#### Text segment

- Theatrical release poster
- Directed by: Shyam Benegal
- Screenplay by: Shama Zaidi
- Story by: Dharmavir Bharati
- Based on: The Sun's seventh horse (novel) by Dharmavir Bharati
- Produced by: National Film Development Corporation of India
- Starring: Rajit Kapur; Amrish Puri; Neena Gupta; Rajeshwari Sachdev; Pallavi Joshi;
- Narrated by: Raghuvir Yadav
- Cinematography: Piyush Shah
- Music by: Vanraj Bhatia
- Release date: 1992;
- Running time: 130 min
- Country: India
- Language: Hindi
- Budget: ₹ 5 crore

= Suraj Ka Satvan Ghoda =

Suraj Ka Satvan Ghoda (lit. 'The Sun's Seventh Horse') is a 1992 Indian Hindi film directed by Shyam Benegal and based on the novel The Sun's Seventh Horse by Dharmavir Bharati. It won the 1993 National Film Award for Best Feature Film in Hindi. The self-reflexive film is also known for its subversive take on the "Devdas" syndrome. The film was produced by the National Film Development Corporation of India (NFDC). It stars Rajit Kapur, Rajeshwari Sachdev, Pallavi Joshi, Neena Gupta and Amrish Puri, among others.

==Overview==
The storyteller Manek Mulla (played by Rajit Kapur) tells his friends three stories of three women he had known at different points of time in his life: Rajeshwari Sachdev (a metaphor for the middle class), Pallavi Joshi (the intellectual and affluent), and Neena Gupta (the poor). The three stories are revealed to be three different strands of a single tale as seen from the points of view of the different lead characters in the film.

########
#### Supplied material

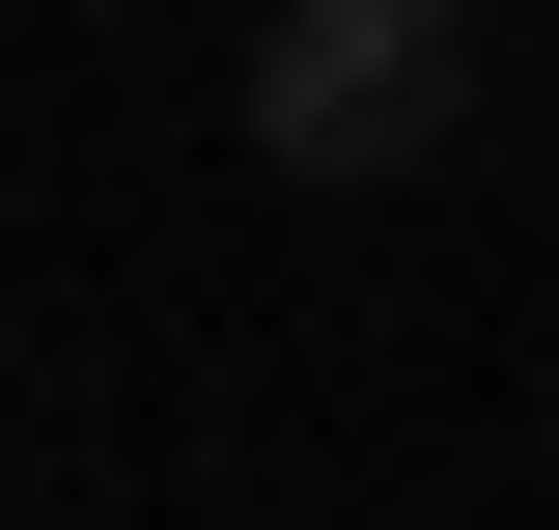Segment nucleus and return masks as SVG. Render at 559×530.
<instances>
[{"label":"nucleus","mask_w":559,"mask_h":530,"mask_svg":"<svg viewBox=\"0 0 559 530\" xmlns=\"http://www.w3.org/2000/svg\"><path fill=\"white\" fill-rule=\"evenodd\" d=\"M476 112V0H280L252 28V168L280 196H392Z\"/></svg>","instance_id":"1"}]
</instances>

########

** Task prompt **
Copy out the film article word for word, starting with "Suraj Ka Satvan Ghoda (lit." and going on through "Puri, among others.". Rely on the film article alone and set the listing aside.

** Answer to this problem **
Suraj Ka Satvan Ghoda (lit. 'The Sun's Seventh Horse') is a 1992 Indian Hindi film directed by Shyam Benegal and based on the novel The Sun's Seventh Horse by Dharmavir Bharati. It won the 1993 National Film Award for Best Feature Film in Hindi. The self-reflexive film is also known for its subversive take on the "Devdas" syndrome. The film was produced by the National Film Development Corporation of India (NFDC). It stars Rajit Kapur, Rajeshwari Sachdev, Pallavi Joshi, Neena Gupta and Amrish Puri, among others.